### Short problem
Pick out every line in the records below that contains the string "lower", and copy each one.

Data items
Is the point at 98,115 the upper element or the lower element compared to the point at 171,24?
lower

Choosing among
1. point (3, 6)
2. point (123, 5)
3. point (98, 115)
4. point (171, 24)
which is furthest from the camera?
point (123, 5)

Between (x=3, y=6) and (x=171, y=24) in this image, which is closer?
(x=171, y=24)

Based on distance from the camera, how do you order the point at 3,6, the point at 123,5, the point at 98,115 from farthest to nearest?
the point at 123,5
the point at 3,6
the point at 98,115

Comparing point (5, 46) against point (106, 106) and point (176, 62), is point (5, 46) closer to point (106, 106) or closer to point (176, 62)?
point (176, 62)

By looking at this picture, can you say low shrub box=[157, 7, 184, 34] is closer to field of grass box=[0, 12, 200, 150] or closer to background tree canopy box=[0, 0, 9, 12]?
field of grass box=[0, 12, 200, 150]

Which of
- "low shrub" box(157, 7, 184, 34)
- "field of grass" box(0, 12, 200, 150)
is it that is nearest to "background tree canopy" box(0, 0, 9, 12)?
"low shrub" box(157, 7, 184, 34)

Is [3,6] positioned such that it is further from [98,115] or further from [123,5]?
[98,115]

==

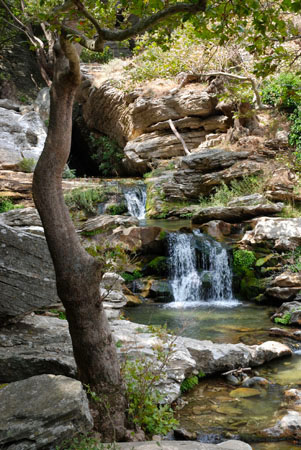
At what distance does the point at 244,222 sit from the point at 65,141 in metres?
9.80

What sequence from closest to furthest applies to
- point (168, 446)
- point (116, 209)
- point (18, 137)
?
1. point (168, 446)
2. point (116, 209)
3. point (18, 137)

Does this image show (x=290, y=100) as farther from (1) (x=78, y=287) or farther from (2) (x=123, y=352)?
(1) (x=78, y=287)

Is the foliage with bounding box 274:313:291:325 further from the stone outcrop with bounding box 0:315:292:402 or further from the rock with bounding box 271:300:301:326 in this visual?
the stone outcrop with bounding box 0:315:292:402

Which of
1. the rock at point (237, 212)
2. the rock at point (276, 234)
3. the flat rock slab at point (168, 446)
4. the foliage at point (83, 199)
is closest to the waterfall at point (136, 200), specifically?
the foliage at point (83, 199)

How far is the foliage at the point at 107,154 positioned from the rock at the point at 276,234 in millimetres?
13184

### Solved exercise
Is the point at 98,115 the upper element or the lower element compared to the point at 171,24?
lower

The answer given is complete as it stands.